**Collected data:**
******************************

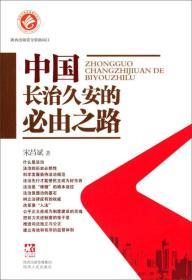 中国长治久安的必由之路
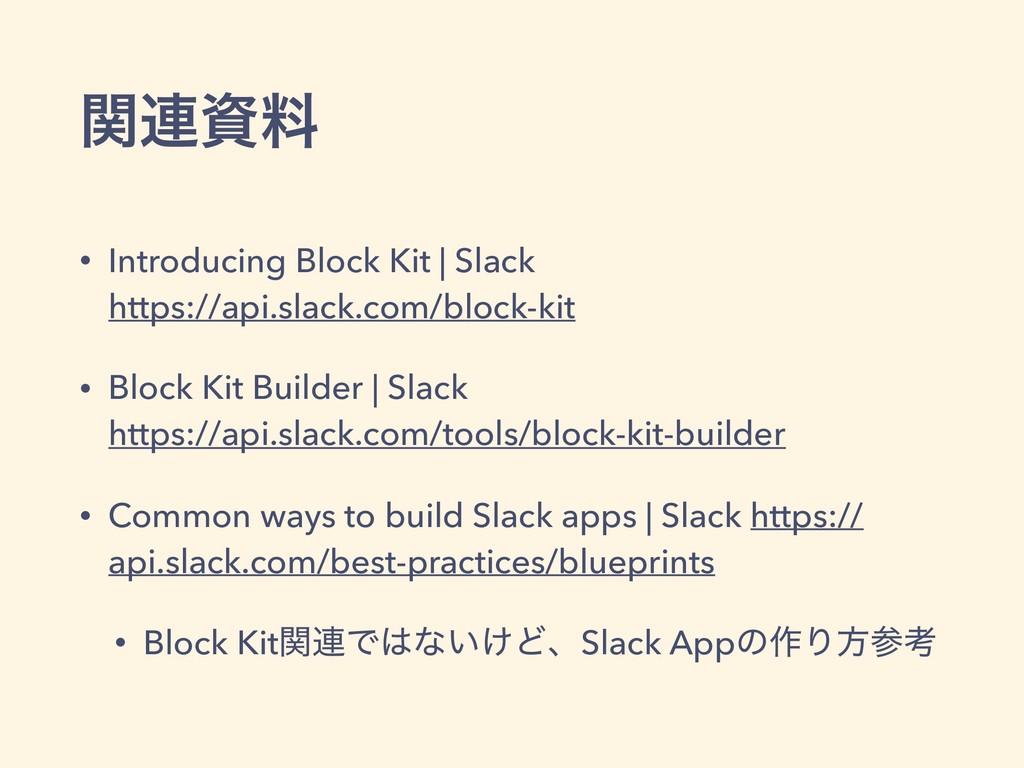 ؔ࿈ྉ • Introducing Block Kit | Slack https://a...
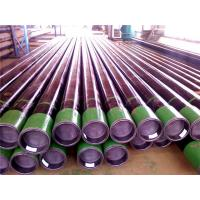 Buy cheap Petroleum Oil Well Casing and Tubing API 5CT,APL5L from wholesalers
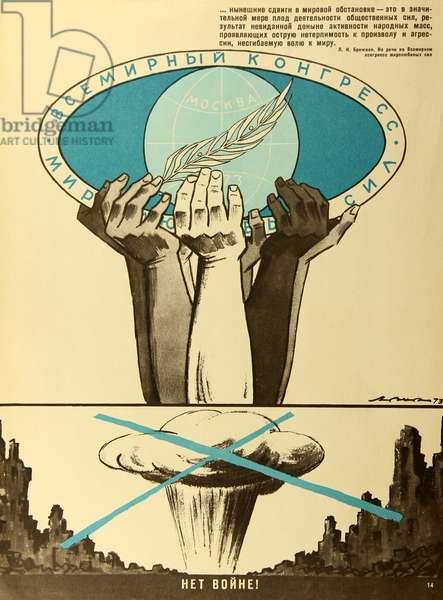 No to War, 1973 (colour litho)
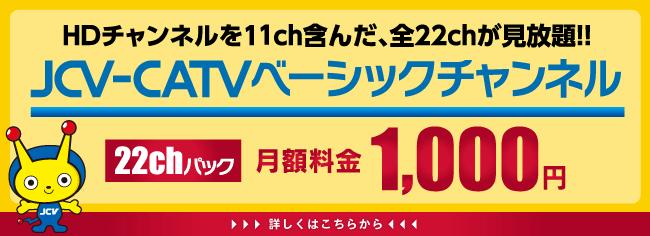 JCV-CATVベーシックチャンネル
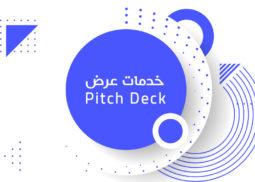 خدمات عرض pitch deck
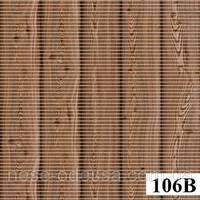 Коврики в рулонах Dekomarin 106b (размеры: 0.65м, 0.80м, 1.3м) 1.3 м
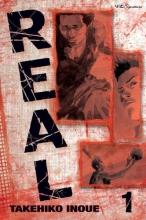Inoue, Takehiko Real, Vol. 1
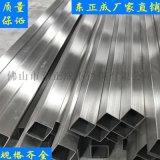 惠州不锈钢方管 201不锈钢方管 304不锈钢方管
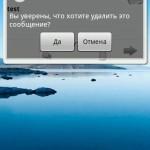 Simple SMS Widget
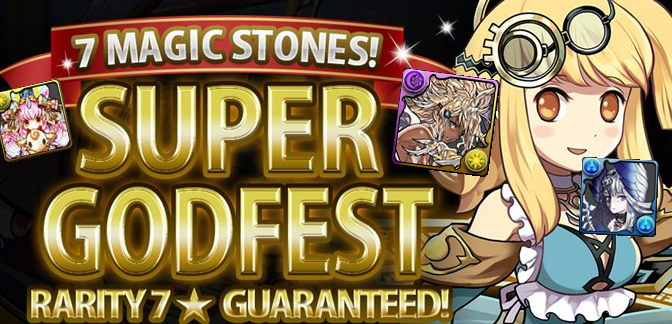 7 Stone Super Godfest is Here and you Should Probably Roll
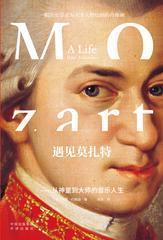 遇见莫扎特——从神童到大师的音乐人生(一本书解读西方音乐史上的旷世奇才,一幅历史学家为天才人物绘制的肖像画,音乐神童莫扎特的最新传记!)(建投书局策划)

******************************

**Try it:**
Copy word for word each line of the data above, from the first through the one containing "Simple SMS Widget", and include no pictures.

**Exercise output:**
 中国长治久安的必由之路
 ؔ࿈ྉ • Introducing Block Kit | Slack https://a...
 Buy cheap Petroleum Oil Well Casing and Tubing API 5CT,APL5L from wholesalers
 No to War, 1973 (colour litho)
 JCV-CATVベーシックチャンネル
 خدمات عرض pitch deck
 Коврики в рулонах Dekomarin 106b (размеры: 0.65м, 0.80м, 1.3м) 1.3 м
Inoue, Takehiko Real, Vol. 1
 惠州不锈钢方管 201不锈钢方管 304不锈钢方管
 Simple SMS Widget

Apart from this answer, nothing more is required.